Judd Apatow brought his crusade against Bill Cosby to Monday’s edition of The Tonight Show with Jimmy Fallon, blasting the 78-year-old during a stand-up set on the late-night show.
“Cosby is still out on the road. Isn’t that weird? He’s, like, doing stand-up? What do you think his act is like? Do you think he’s still talking about it?” Apatow said, before slipping into an impersonation of the comic. “Do you think he says, ‘Have you ever been in trouble with the wife? Did you ever get into the doghouse with the wife over something that you did?’”
More than 40 women have accused Cosby of sexual assault, though he has never been charged with a crime. Last weekend, the New York Times released a deposition of Cosby from a 2005 lawsuit filed by Andrea Constand, a Temple University employee who claimed she was drugged and molested by Cosby. In the deposition, Cosby admitted to giving her drugs, but said the sex was consensual. (“I walk her out. She does not look angry. She does not say to me, don’t ever do that again,” he said in the deposition. “She doesn’t walk out with an attitude of a huff, because I think I’m a pretty decent reader of people and their emotions in these romantic sexual things, whatever you want to call them.”)
Apatow alluded to the media coverage around Cosby in his stand-up routine, imagining a situation where Cosby’s wife, Camille Cosby, would confront the comic about an article.
“She says to me, ‘What is this in the paper about the raping, the drugging and the women?’” Apatow said in his Cosby voice. “And I said, ‘Do you like your life? Do you like the house, the jet? Then have a cappuccino and shut the [eff] up.’”

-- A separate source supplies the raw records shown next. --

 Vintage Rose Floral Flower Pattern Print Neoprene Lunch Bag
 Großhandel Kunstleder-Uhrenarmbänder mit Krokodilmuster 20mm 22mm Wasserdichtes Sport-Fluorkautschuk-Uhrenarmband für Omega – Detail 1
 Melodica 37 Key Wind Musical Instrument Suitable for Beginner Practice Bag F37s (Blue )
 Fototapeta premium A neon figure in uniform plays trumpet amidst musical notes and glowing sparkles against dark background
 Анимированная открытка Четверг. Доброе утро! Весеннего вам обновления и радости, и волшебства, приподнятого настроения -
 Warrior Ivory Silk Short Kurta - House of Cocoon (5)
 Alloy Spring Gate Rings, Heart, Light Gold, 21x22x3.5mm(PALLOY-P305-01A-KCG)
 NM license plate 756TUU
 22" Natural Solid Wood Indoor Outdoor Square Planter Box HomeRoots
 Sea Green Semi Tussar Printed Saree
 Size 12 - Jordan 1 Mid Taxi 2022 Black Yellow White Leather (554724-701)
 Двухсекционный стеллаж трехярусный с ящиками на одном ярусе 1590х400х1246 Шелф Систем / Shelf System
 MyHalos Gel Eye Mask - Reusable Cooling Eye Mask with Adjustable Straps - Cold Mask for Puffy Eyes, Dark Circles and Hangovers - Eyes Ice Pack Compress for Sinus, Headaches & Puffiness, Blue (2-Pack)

Apatow has been one of Cosby’s most vocal critics, frequently tweeting and commenting about the accusations. After excerpts from the 2005 deposition were released in June, Apatow called out Camille Cosby and former Cosby Show co-star Phylicia Rashad, who had previously supported Cosby, to “stand with the victims and not their attacker.”
Speaking to the TODAY show this month, Apatow explained why he has been so vigorous in his takedown of Cosby.
“I just kept noticing that no one else was saying that this was a bad thing,” Apatow said. “I would have loved to not talk about it. It’s incredibly sad. It’s one of the most tragic things that’s happened in our business, and I think we do have to stand up for the women and say that we believe you.”